Dans 80 % des cas, les préfets parviennent à renvoyer les Albanais, dans 85,6 % les Roumains, ce qui rehausse la statistique administrative. Ainsi, alors que ses camarades de lycée finissaient de préparer leur CAP, Yazin a passé un mois en rétention avec son père et son frère. Sa mère et son petit frère sont restés terrés dans la chambre d’hôtel où tous se serraient avant cette séparation. Un beau matin, ils ont appris que les trois hommes de la famille étaient emmenés à l’avion et avaient refusé d’embarquer.
Ephémère victoire puisque le lendemain, c’est vers un jet privé qu’ils sont orientés. « On était cinq Albanais, il y avait dix policiers. Ils nous ont dit que de toute manière on repartirait et qu’il valait mieux qu’on ne résiste pas, alors on est montés », résume Yazin. Coût de l’opération : 30 000 euros pour la location du petit avion privé vers Tirana et quelque 10 000 euros si l’on adjoint la mobilisation des dix policiers escorteurs et le séjour des trois personnes pendant un mois en rétention…

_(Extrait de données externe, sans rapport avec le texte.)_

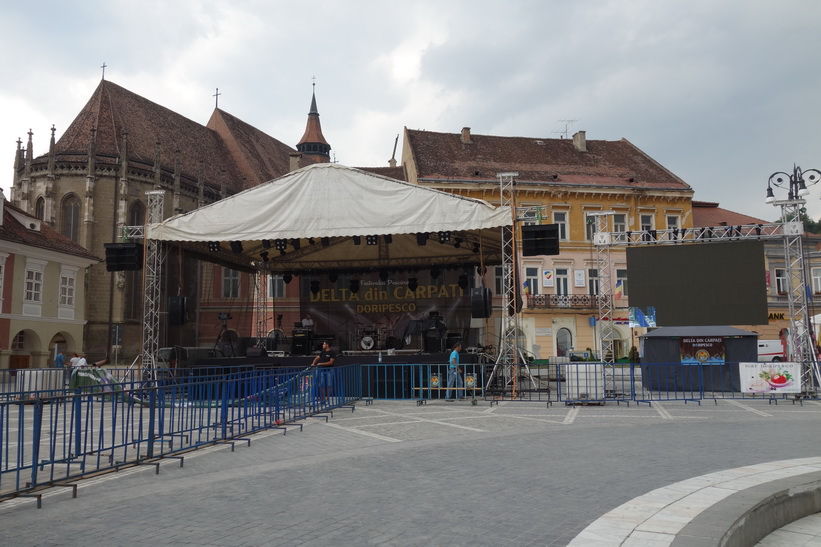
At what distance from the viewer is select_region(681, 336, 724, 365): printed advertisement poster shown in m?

« Pour la plupart, pas de recours »
Les associations notent dans leur rapport annuel combien le fatalisme du renvoi semble intégré par les ressortissants de cette nationalité. « La plupart ne font donc pas de recours contre leur enfermement ou leur éloignement, qui est ainsi exécuté beaucoup plus facilement qu’en moyenne », précise le document. Il faut dire que dans le Pas-de-Calais, 38 % des enfermements concernent des Albanais et qu’en Seine-Maritime ce taux monte même à 47 %. A Paris aussi, les Albanais sont des habitués de la rétention puisqu’en 2016 la moitié des éloignements a concerné des ressortissants de cette nationalité.
Aujourd’hui, Yazin est revenu en France. Il a terminé les examens de son CAP électricité, et attend les résultats. Son père a repris le travail et son frère cherche un employeur… Le retour express de sa famille est une illustration de la faillite du système, mais les statistiques de la Direction générale des étrangers en France sont peu bavardes et se gardent bien de mettre en lien les renvois et les retours, qu’il s’agisse des Albanais ou des demandeurs d’asile renvoyés en Italie, mais revenant en deux jours… souvent même avant les policiers escorteurs.

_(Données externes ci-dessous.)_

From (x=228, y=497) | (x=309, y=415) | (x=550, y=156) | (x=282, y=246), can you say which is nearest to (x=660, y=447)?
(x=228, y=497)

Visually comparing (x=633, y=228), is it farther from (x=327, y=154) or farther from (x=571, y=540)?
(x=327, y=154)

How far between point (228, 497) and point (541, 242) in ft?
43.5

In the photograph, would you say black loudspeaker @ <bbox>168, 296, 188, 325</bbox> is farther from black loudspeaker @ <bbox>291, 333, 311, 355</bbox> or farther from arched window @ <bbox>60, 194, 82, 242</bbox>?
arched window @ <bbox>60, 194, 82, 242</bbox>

Pour en finir avec ce petit jeu très coûteux, le ministre de l’intérieur, Gérard Collomb, a annoncé, vendredi 23 juin, son souhait de voir réinstaurer des visas d’entrée dans l’Union pour les Albanais.
En France, en 2016, le taux moyen de renvoi a été de 32 % depuis les centres de rétention. Ce qui signifie que, hormis pour les Albanais et les Roumains, la rétention est utilisée à d’autres fins que l’éloignement. Les associations notent que nombre de migrants ont été enfermés en 2016 pour les éloigner des zones de campement. Alors que Bernard Cazeneuve voulait gommer la « jungle » de Calais, le centre de rétention de Coquelles (Pas-de-Calais) a vu ses effectifs augmenter de 12 % et celui de Lille de 24 %.

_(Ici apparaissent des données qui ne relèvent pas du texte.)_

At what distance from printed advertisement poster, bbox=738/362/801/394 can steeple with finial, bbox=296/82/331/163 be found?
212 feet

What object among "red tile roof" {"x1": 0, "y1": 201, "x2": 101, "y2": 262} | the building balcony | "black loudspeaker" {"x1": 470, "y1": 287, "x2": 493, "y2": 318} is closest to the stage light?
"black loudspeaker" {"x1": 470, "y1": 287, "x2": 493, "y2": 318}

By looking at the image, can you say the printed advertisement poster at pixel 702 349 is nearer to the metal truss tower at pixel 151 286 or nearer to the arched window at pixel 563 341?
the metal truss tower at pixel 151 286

Lorsqu’il était ministre de l’intérieur, M. Cazeneuve a même utilisé des petits avions spécialement affrétés pour mettre en place une noria d’éloignements, loin de la frontière britannique. Tous ces enfermements « sans perspective raisonnable » d’un renvoi à l’étranger constituent un mauvais usage des CRA puisque la loi prévoit expressément que ces centres soient conçus pour éviter qu’un migrant ne disparaisse dans la nature le temps que son renvoi soit organisé.
A l’appui de cette analyse, un tiers du total des 45 937 personnes placées en rétention en 2016 ont été libérées par un juge (32,3 %). Les préfectures elles-mêmes, pressentant que le juge leur donnerait tort, et souhaitant s’épargner ce moment, ont rendu la liberté à 16,6 % d’entre eux, avant leur présentation au tribunal.
En fait, la pratique n’a pas vraiment changé par rapport à l’année 2015. Elle s’est aggravée du point de vue du nombre de familles et d’enfants enfermés (+ 70 % entre 2015 et 2016), mais l’équilibre s’est fait différemment. Les privations de liberté ont été plus nombreuses en outre-mer, moins nombreuses en métropole (– 13 %), du fait notamment de la mobilisation des forces de l’ordre sur l’état d’urgence qui a occupé les policiers à d’autres tâches.